#### Work instructions
Can you return every one of the records below line for line, with nothing changed?

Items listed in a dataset

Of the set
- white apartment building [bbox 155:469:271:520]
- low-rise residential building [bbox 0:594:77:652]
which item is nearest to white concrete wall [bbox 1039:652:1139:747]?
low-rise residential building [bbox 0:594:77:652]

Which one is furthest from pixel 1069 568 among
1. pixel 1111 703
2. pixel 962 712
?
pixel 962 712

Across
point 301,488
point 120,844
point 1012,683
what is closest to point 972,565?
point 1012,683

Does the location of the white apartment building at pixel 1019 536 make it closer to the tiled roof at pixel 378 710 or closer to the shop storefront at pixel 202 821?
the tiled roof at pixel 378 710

#### Task answer
Of the set
- white apartment building [bbox 155:469:271:520]
- low-rise residential building [bbox 0:594:77:652]
which item is nearest to white concrete wall [bbox 1039:652:1139:747]?
low-rise residential building [bbox 0:594:77:652]

Which one is furthest from pixel 1069 568 among
1. pixel 1111 703
2. pixel 962 712
?
pixel 962 712

Across
point 301,488
point 120,844
point 1012,683
what is closest to point 972,565?
point 1012,683

Does the location of the white apartment building at pixel 1019 536 make it closer to the tiled roof at pixel 378 710 or closer to the shop storefront at pixel 202 821?
the tiled roof at pixel 378 710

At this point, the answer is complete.